Gros succès de l'année 1987

C’est un des films qui a fait de Arnold Schwarzenegger une star bankable. Le film avait rapporté 57M$ en Amérique du nord (l'équivalent de 130M$ aujourd'hui), soit le 12e succès de l'année, après s'être offert le 2e meilleur démarrage de 1987. En France, 1,5 million de spectateurs ont été le voir en salles. C'est grâce à cette créature que la carrière de John Mc Tiernan décolla en tant que spécialiste de film d’action : à son actif Predator, Piège de cristal avec Bruce Willis en 1988, A la pousuite d’Octobre Rouge avec Sean Connery en 1990…

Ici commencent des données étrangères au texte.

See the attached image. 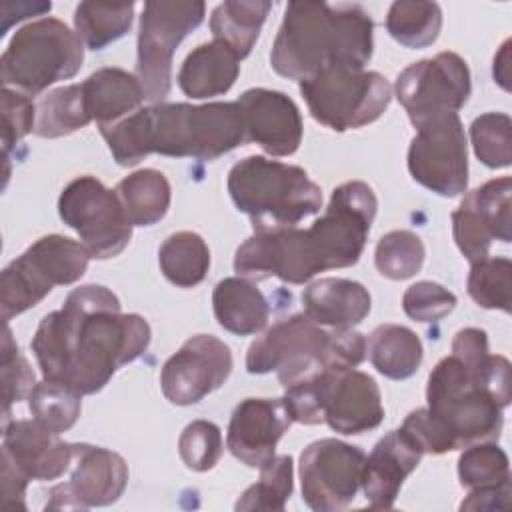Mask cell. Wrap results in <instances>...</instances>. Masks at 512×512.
Listing matches in <instances>:
<instances>
[{
    "label": "cell",
    "instance_id": "cell-6",
    "mask_svg": "<svg viewBox=\"0 0 512 512\" xmlns=\"http://www.w3.org/2000/svg\"><path fill=\"white\" fill-rule=\"evenodd\" d=\"M228 192L256 232L296 228L322 208V190L304 168L262 156H246L230 168Z\"/></svg>",
    "mask_w": 512,
    "mask_h": 512
},
{
    "label": "cell",
    "instance_id": "cell-39",
    "mask_svg": "<svg viewBox=\"0 0 512 512\" xmlns=\"http://www.w3.org/2000/svg\"><path fill=\"white\" fill-rule=\"evenodd\" d=\"M466 286L478 306L508 314L512 300V262L508 258H482L474 262Z\"/></svg>",
    "mask_w": 512,
    "mask_h": 512
},
{
    "label": "cell",
    "instance_id": "cell-2",
    "mask_svg": "<svg viewBox=\"0 0 512 512\" xmlns=\"http://www.w3.org/2000/svg\"><path fill=\"white\" fill-rule=\"evenodd\" d=\"M510 400V362L488 352L484 330H458L452 354L432 368L426 386V410L448 450L498 440Z\"/></svg>",
    "mask_w": 512,
    "mask_h": 512
},
{
    "label": "cell",
    "instance_id": "cell-8",
    "mask_svg": "<svg viewBox=\"0 0 512 512\" xmlns=\"http://www.w3.org/2000/svg\"><path fill=\"white\" fill-rule=\"evenodd\" d=\"M90 254L82 242L50 234L36 240L24 254L12 260L0 278V306L4 322L36 306L54 286L80 280Z\"/></svg>",
    "mask_w": 512,
    "mask_h": 512
},
{
    "label": "cell",
    "instance_id": "cell-20",
    "mask_svg": "<svg viewBox=\"0 0 512 512\" xmlns=\"http://www.w3.org/2000/svg\"><path fill=\"white\" fill-rule=\"evenodd\" d=\"M284 398H246L230 418L226 446L250 468H262L276 456V444L292 424Z\"/></svg>",
    "mask_w": 512,
    "mask_h": 512
},
{
    "label": "cell",
    "instance_id": "cell-47",
    "mask_svg": "<svg viewBox=\"0 0 512 512\" xmlns=\"http://www.w3.org/2000/svg\"><path fill=\"white\" fill-rule=\"evenodd\" d=\"M510 40H506L498 52V56L494 58V80L504 88L510 90Z\"/></svg>",
    "mask_w": 512,
    "mask_h": 512
},
{
    "label": "cell",
    "instance_id": "cell-37",
    "mask_svg": "<svg viewBox=\"0 0 512 512\" xmlns=\"http://www.w3.org/2000/svg\"><path fill=\"white\" fill-rule=\"evenodd\" d=\"M28 406L34 420H38L52 432L62 434L78 420L82 408V394L74 392L64 384L44 380L32 388L28 396Z\"/></svg>",
    "mask_w": 512,
    "mask_h": 512
},
{
    "label": "cell",
    "instance_id": "cell-23",
    "mask_svg": "<svg viewBox=\"0 0 512 512\" xmlns=\"http://www.w3.org/2000/svg\"><path fill=\"white\" fill-rule=\"evenodd\" d=\"M420 448L402 430H392L376 442L362 470V490L374 510H390L404 480L422 460Z\"/></svg>",
    "mask_w": 512,
    "mask_h": 512
},
{
    "label": "cell",
    "instance_id": "cell-15",
    "mask_svg": "<svg viewBox=\"0 0 512 512\" xmlns=\"http://www.w3.org/2000/svg\"><path fill=\"white\" fill-rule=\"evenodd\" d=\"M366 454L336 438L308 444L300 454L302 500L316 512L346 508L362 486Z\"/></svg>",
    "mask_w": 512,
    "mask_h": 512
},
{
    "label": "cell",
    "instance_id": "cell-1",
    "mask_svg": "<svg viewBox=\"0 0 512 512\" xmlns=\"http://www.w3.org/2000/svg\"><path fill=\"white\" fill-rule=\"evenodd\" d=\"M148 344L150 326L142 316L122 314L112 290L86 284L74 288L60 310L40 320L30 346L44 380L84 396L102 390Z\"/></svg>",
    "mask_w": 512,
    "mask_h": 512
},
{
    "label": "cell",
    "instance_id": "cell-18",
    "mask_svg": "<svg viewBox=\"0 0 512 512\" xmlns=\"http://www.w3.org/2000/svg\"><path fill=\"white\" fill-rule=\"evenodd\" d=\"M322 420L340 434L352 436L374 430L384 420L378 384L366 372L322 370L314 376Z\"/></svg>",
    "mask_w": 512,
    "mask_h": 512
},
{
    "label": "cell",
    "instance_id": "cell-7",
    "mask_svg": "<svg viewBox=\"0 0 512 512\" xmlns=\"http://www.w3.org/2000/svg\"><path fill=\"white\" fill-rule=\"evenodd\" d=\"M84 60L76 32L56 18L34 20L12 36L0 60L4 88L36 96L54 82L72 78Z\"/></svg>",
    "mask_w": 512,
    "mask_h": 512
},
{
    "label": "cell",
    "instance_id": "cell-22",
    "mask_svg": "<svg viewBox=\"0 0 512 512\" xmlns=\"http://www.w3.org/2000/svg\"><path fill=\"white\" fill-rule=\"evenodd\" d=\"M2 456L8 458L28 480H56L74 460V444L60 440L38 420L4 422Z\"/></svg>",
    "mask_w": 512,
    "mask_h": 512
},
{
    "label": "cell",
    "instance_id": "cell-24",
    "mask_svg": "<svg viewBox=\"0 0 512 512\" xmlns=\"http://www.w3.org/2000/svg\"><path fill=\"white\" fill-rule=\"evenodd\" d=\"M304 314L332 330H352L370 312L368 290L348 278H320L302 292Z\"/></svg>",
    "mask_w": 512,
    "mask_h": 512
},
{
    "label": "cell",
    "instance_id": "cell-30",
    "mask_svg": "<svg viewBox=\"0 0 512 512\" xmlns=\"http://www.w3.org/2000/svg\"><path fill=\"white\" fill-rule=\"evenodd\" d=\"M116 194L132 226H152L160 222L172 200L166 176L154 168L128 174L118 182Z\"/></svg>",
    "mask_w": 512,
    "mask_h": 512
},
{
    "label": "cell",
    "instance_id": "cell-9",
    "mask_svg": "<svg viewBox=\"0 0 512 512\" xmlns=\"http://www.w3.org/2000/svg\"><path fill=\"white\" fill-rule=\"evenodd\" d=\"M300 92L316 122L346 132L378 120L390 104L392 88L378 72L332 68L300 82Z\"/></svg>",
    "mask_w": 512,
    "mask_h": 512
},
{
    "label": "cell",
    "instance_id": "cell-45",
    "mask_svg": "<svg viewBox=\"0 0 512 512\" xmlns=\"http://www.w3.org/2000/svg\"><path fill=\"white\" fill-rule=\"evenodd\" d=\"M26 486L28 478L2 456V506L8 510H26Z\"/></svg>",
    "mask_w": 512,
    "mask_h": 512
},
{
    "label": "cell",
    "instance_id": "cell-43",
    "mask_svg": "<svg viewBox=\"0 0 512 512\" xmlns=\"http://www.w3.org/2000/svg\"><path fill=\"white\" fill-rule=\"evenodd\" d=\"M456 306V296L442 284L422 280L412 286L402 296V308L406 316L416 322H438L448 316Z\"/></svg>",
    "mask_w": 512,
    "mask_h": 512
},
{
    "label": "cell",
    "instance_id": "cell-17",
    "mask_svg": "<svg viewBox=\"0 0 512 512\" xmlns=\"http://www.w3.org/2000/svg\"><path fill=\"white\" fill-rule=\"evenodd\" d=\"M510 194V176H500L468 192L452 212V234L456 246L470 264L488 258L494 240L510 242Z\"/></svg>",
    "mask_w": 512,
    "mask_h": 512
},
{
    "label": "cell",
    "instance_id": "cell-41",
    "mask_svg": "<svg viewBox=\"0 0 512 512\" xmlns=\"http://www.w3.org/2000/svg\"><path fill=\"white\" fill-rule=\"evenodd\" d=\"M178 452L182 462L194 472L212 470L222 456V434L214 422L194 420L190 422L180 438Z\"/></svg>",
    "mask_w": 512,
    "mask_h": 512
},
{
    "label": "cell",
    "instance_id": "cell-32",
    "mask_svg": "<svg viewBox=\"0 0 512 512\" xmlns=\"http://www.w3.org/2000/svg\"><path fill=\"white\" fill-rule=\"evenodd\" d=\"M92 120L82 84H70L48 92L36 104L34 134L42 138H60L84 128Z\"/></svg>",
    "mask_w": 512,
    "mask_h": 512
},
{
    "label": "cell",
    "instance_id": "cell-42",
    "mask_svg": "<svg viewBox=\"0 0 512 512\" xmlns=\"http://www.w3.org/2000/svg\"><path fill=\"white\" fill-rule=\"evenodd\" d=\"M2 398H4V422L8 420L10 406L20 402L22 398H28L34 382V372L28 364V360L22 356L18 346L12 340V332L8 326H4L2 336Z\"/></svg>",
    "mask_w": 512,
    "mask_h": 512
},
{
    "label": "cell",
    "instance_id": "cell-21",
    "mask_svg": "<svg viewBox=\"0 0 512 512\" xmlns=\"http://www.w3.org/2000/svg\"><path fill=\"white\" fill-rule=\"evenodd\" d=\"M246 142L258 144L270 156H290L302 142V116L292 98L268 88H250L236 100Z\"/></svg>",
    "mask_w": 512,
    "mask_h": 512
},
{
    "label": "cell",
    "instance_id": "cell-14",
    "mask_svg": "<svg viewBox=\"0 0 512 512\" xmlns=\"http://www.w3.org/2000/svg\"><path fill=\"white\" fill-rule=\"evenodd\" d=\"M408 148V172L440 196H458L468 186L466 134L456 112H444L420 128Z\"/></svg>",
    "mask_w": 512,
    "mask_h": 512
},
{
    "label": "cell",
    "instance_id": "cell-4",
    "mask_svg": "<svg viewBox=\"0 0 512 512\" xmlns=\"http://www.w3.org/2000/svg\"><path fill=\"white\" fill-rule=\"evenodd\" d=\"M374 22L360 4L290 2L270 52L272 68L290 80L324 70H364L372 58Z\"/></svg>",
    "mask_w": 512,
    "mask_h": 512
},
{
    "label": "cell",
    "instance_id": "cell-3",
    "mask_svg": "<svg viewBox=\"0 0 512 512\" xmlns=\"http://www.w3.org/2000/svg\"><path fill=\"white\" fill-rule=\"evenodd\" d=\"M100 134L120 166H134L150 154L216 160L246 142L236 102H158L100 128Z\"/></svg>",
    "mask_w": 512,
    "mask_h": 512
},
{
    "label": "cell",
    "instance_id": "cell-28",
    "mask_svg": "<svg viewBox=\"0 0 512 512\" xmlns=\"http://www.w3.org/2000/svg\"><path fill=\"white\" fill-rule=\"evenodd\" d=\"M366 352L372 366L392 380L410 378L422 364L420 338L400 324L376 326L366 340Z\"/></svg>",
    "mask_w": 512,
    "mask_h": 512
},
{
    "label": "cell",
    "instance_id": "cell-46",
    "mask_svg": "<svg viewBox=\"0 0 512 512\" xmlns=\"http://www.w3.org/2000/svg\"><path fill=\"white\" fill-rule=\"evenodd\" d=\"M510 500V486L496 488V490H480L470 492L466 500H462L460 510H480V512H494V510H506Z\"/></svg>",
    "mask_w": 512,
    "mask_h": 512
},
{
    "label": "cell",
    "instance_id": "cell-13",
    "mask_svg": "<svg viewBox=\"0 0 512 512\" xmlns=\"http://www.w3.org/2000/svg\"><path fill=\"white\" fill-rule=\"evenodd\" d=\"M396 98L404 106L414 128L444 114L458 112L472 90L470 70L454 52L418 60L396 78Z\"/></svg>",
    "mask_w": 512,
    "mask_h": 512
},
{
    "label": "cell",
    "instance_id": "cell-25",
    "mask_svg": "<svg viewBox=\"0 0 512 512\" xmlns=\"http://www.w3.org/2000/svg\"><path fill=\"white\" fill-rule=\"evenodd\" d=\"M86 108L98 128L112 126L140 110L144 100L136 74L122 68H100L82 82Z\"/></svg>",
    "mask_w": 512,
    "mask_h": 512
},
{
    "label": "cell",
    "instance_id": "cell-44",
    "mask_svg": "<svg viewBox=\"0 0 512 512\" xmlns=\"http://www.w3.org/2000/svg\"><path fill=\"white\" fill-rule=\"evenodd\" d=\"M36 126V104L30 96L2 86V144L4 156Z\"/></svg>",
    "mask_w": 512,
    "mask_h": 512
},
{
    "label": "cell",
    "instance_id": "cell-26",
    "mask_svg": "<svg viewBox=\"0 0 512 512\" xmlns=\"http://www.w3.org/2000/svg\"><path fill=\"white\" fill-rule=\"evenodd\" d=\"M238 62V56L222 42L212 40L208 44H200L182 62L178 86L194 100L226 94L238 78Z\"/></svg>",
    "mask_w": 512,
    "mask_h": 512
},
{
    "label": "cell",
    "instance_id": "cell-11",
    "mask_svg": "<svg viewBox=\"0 0 512 512\" xmlns=\"http://www.w3.org/2000/svg\"><path fill=\"white\" fill-rule=\"evenodd\" d=\"M58 214L78 232L90 258L96 260L118 256L132 238V222L116 190L106 188L94 176H78L62 190Z\"/></svg>",
    "mask_w": 512,
    "mask_h": 512
},
{
    "label": "cell",
    "instance_id": "cell-33",
    "mask_svg": "<svg viewBox=\"0 0 512 512\" xmlns=\"http://www.w3.org/2000/svg\"><path fill=\"white\" fill-rule=\"evenodd\" d=\"M442 28V10L436 2L398 0L386 16L388 34L406 48H426L436 42Z\"/></svg>",
    "mask_w": 512,
    "mask_h": 512
},
{
    "label": "cell",
    "instance_id": "cell-16",
    "mask_svg": "<svg viewBox=\"0 0 512 512\" xmlns=\"http://www.w3.org/2000/svg\"><path fill=\"white\" fill-rule=\"evenodd\" d=\"M230 372V348L212 334H196L164 362L160 388L168 402L190 406L218 390Z\"/></svg>",
    "mask_w": 512,
    "mask_h": 512
},
{
    "label": "cell",
    "instance_id": "cell-40",
    "mask_svg": "<svg viewBox=\"0 0 512 512\" xmlns=\"http://www.w3.org/2000/svg\"><path fill=\"white\" fill-rule=\"evenodd\" d=\"M470 140L476 158L488 168H506L512 162V122L504 112H486L474 118Z\"/></svg>",
    "mask_w": 512,
    "mask_h": 512
},
{
    "label": "cell",
    "instance_id": "cell-31",
    "mask_svg": "<svg viewBox=\"0 0 512 512\" xmlns=\"http://www.w3.org/2000/svg\"><path fill=\"white\" fill-rule=\"evenodd\" d=\"M158 264L172 284L178 288H194L208 274L210 250L200 234L190 230L174 232L162 242Z\"/></svg>",
    "mask_w": 512,
    "mask_h": 512
},
{
    "label": "cell",
    "instance_id": "cell-12",
    "mask_svg": "<svg viewBox=\"0 0 512 512\" xmlns=\"http://www.w3.org/2000/svg\"><path fill=\"white\" fill-rule=\"evenodd\" d=\"M376 208L378 200L366 182L352 180L334 188L326 212L308 228L324 270L360 260Z\"/></svg>",
    "mask_w": 512,
    "mask_h": 512
},
{
    "label": "cell",
    "instance_id": "cell-19",
    "mask_svg": "<svg viewBox=\"0 0 512 512\" xmlns=\"http://www.w3.org/2000/svg\"><path fill=\"white\" fill-rule=\"evenodd\" d=\"M128 484L124 458L108 448L74 444L70 480L50 490L46 508L86 510L92 506L114 504Z\"/></svg>",
    "mask_w": 512,
    "mask_h": 512
},
{
    "label": "cell",
    "instance_id": "cell-29",
    "mask_svg": "<svg viewBox=\"0 0 512 512\" xmlns=\"http://www.w3.org/2000/svg\"><path fill=\"white\" fill-rule=\"evenodd\" d=\"M270 8L272 4L262 0H226L218 4L210 16L214 40L230 48L238 60L246 58L260 36Z\"/></svg>",
    "mask_w": 512,
    "mask_h": 512
},
{
    "label": "cell",
    "instance_id": "cell-35",
    "mask_svg": "<svg viewBox=\"0 0 512 512\" xmlns=\"http://www.w3.org/2000/svg\"><path fill=\"white\" fill-rule=\"evenodd\" d=\"M458 478L470 492L510 486L508 456L494 442L470 444L458 458Z\"/></svg>",
    "mask_w": 512,
    "mask_h": 512
},
{
    "label": "cell",
    "instance_id": "cell-34",
    "mask_svg": "<svg viewBox=\"0 0 512 512\" xmlns=\"http://www.w3.org/2000/svg\"><path fill=\"white\" fill-rule=\"evenodd\" d=\"M134 4L80 2L74 10V28L82 44L90 50H102L122 38L132 26Z\"/></svg>",
    "mask_w": 512,
    "mask_h": 512
},
{
    "label": "cell",
    "instance_id": "cell-38",
    "mask_svg": "<svg viewBox=\"0 0 512 512\" xmlns=\"http://www.w3.org/2000/svg\"><path fill=\"white\" fill-rule=\"evenodd\" d=\"M424 244L410 230H392L384 234L374 250V264L384 278L406 280L420 272L424 264Z\"/></svg>",
    "mask_w": 512,
    "mask_h": 512
},
{
    "label": "cell",
    "instance_id": "cell-10",
    "mask_svg": "<svg viewBox=\"0 0 512 512\" xmlns=\"http://www.w3.org/2000/svg\"><path fill=\"white\" fill-rule=\"evenodd\" d=\"M206 6L198 0L146 2L138 30L136 78L144 100L162 102L172 86V56L178 44L204 20Z\"/></svg>",
    "mask_w": 512,
    "mask_h": 512
},
{
    "label": "cell",
    "instance_id": "cell-5",
    "mask_svg": "<svg viewBox=\"0 0 512 512\" xmlns=\"http://www.w3.org/2000/svg\"><path fill=\"white\" fill-rule=\"evenodd\" d=\"M366 358V338L354 330H324L306 314L276 322L246 354L250 374L276 372L282 388L322 370L356 368Z\"/></svg>",
    "mask_w": 512,
    "mask_h": 512
},
{
    "label": "cell",
    "instance_id": "cell-36",
    "mask_svg": "<svg viewBox=\"0 0 512 512\" xmlns=\"http://www.w3.org/2000/svg\"><path fill=\"white\" fill-rule=\"evenodd\" d=\"M292 474V458L288 454L274 456L260 468L258 482L242 492L236 510H284L294 488Z\"/></svg>",
    "mask_w": 512,
    "mask_h": 512
},
{
    "label": "cell",
    "instance_id": "cell-27",
    "mask_svg": "<svg viewBox=\"0 0 512 512\" xmlns=\"http://www.w3.org/2000/svg\"><path fill=\"white\" fill-rule=\"evenodd\" d=\"M212 308L218 324L238 336H250L268 324L270 306L264 294L242 276L224 278L212 292Z\"/></svg>",
    "mask_w": 512,
    "mask_h": 512
}]
</instances>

Predator c’est surtout la naissance d’une créature parmi les 'méchants' les plus iconiques du cinéma américain : un monstre exta-terrestre qui joue de son invisibilité et de sa rapidité pour tuer… Le film fût un tel succès qu’il y a eu plusieurs suites : Predator 2 avec Danny Glover puis Predators avec Adrien Brody, et aussi un cross-over avec l’univers de Alien (une hérésie improbable avec deux films tout de même efficaces) avec Alien vs Predator et Alien vs Predator Requiem. Dans le Predator "d'origine" on découvre un jeune acteur - scénariste : Shane Black, qui, par la suite, est passé derrière la caméra (Iron Man 3, The Nice Guys…), et dont le prochain film prévu pour 2018 serait The Predator, reboot tendance.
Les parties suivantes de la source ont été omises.